Hay un momento en que el monstruo de Frankenstein le pide a su creador algo que éste se niega a conceder: una compañera. Otra criatura de sexo femenino con quien compartir su soledad, pues ha descartado todo contacto con los humanos, que lo repudian y maltratan. Acosado por intensos dilemas, el científico se niega. No quiere dar al mundo otra aberración. Aquello desata la cólera sangrienta del monstruo.

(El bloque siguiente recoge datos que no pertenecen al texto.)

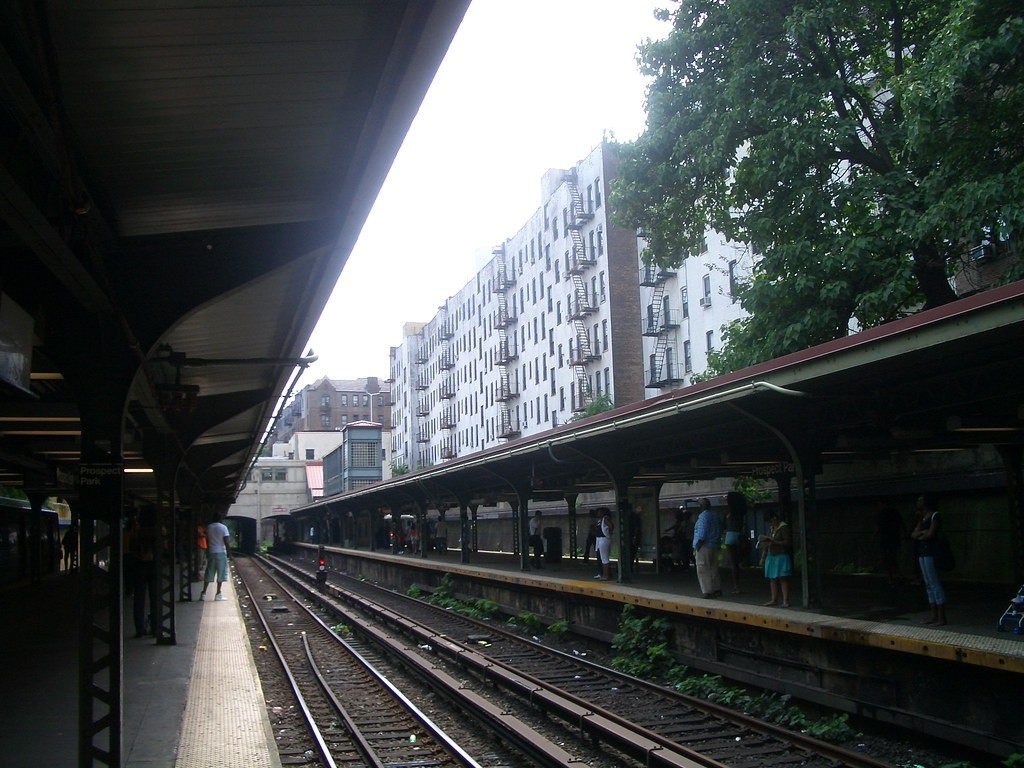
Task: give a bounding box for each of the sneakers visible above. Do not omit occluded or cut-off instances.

En Paraíso perdido de John Milton, Adán conversa con el Creador y le hace la misma petición. Con enorme astucia dialéctica y humildad, dice:
Que no hay conmigo quien comparta? Solo,
¿Qué ventura tengo, quién disfruta en soledad
O disfrutando todo, qué contento tiene?
El Creador, omnisciente y previsor, no se extraña de su petición, y finalmente le concede a Eva, para desgracia de la humanidad, pero hay algo que me sorprende aún más y es la forma tan sutil como se suscita la idea de una compañera de Dios. Dice Adán:
Tú en tu misterio, aunque estés en soledad,
tienes en ti mismo insuperable compañía
y no buscas otra relación.
Sólo en tan heretodoxa y audaz obra puede leerse de esta forma entre líneas, bajo la capa translúcida del debate sobre la soledad de Dios, ya en sí mismo atrevido. Zeus tenía a Hera, pero al dios judeocristiano dicen bastarle las critaturas bajo su poder.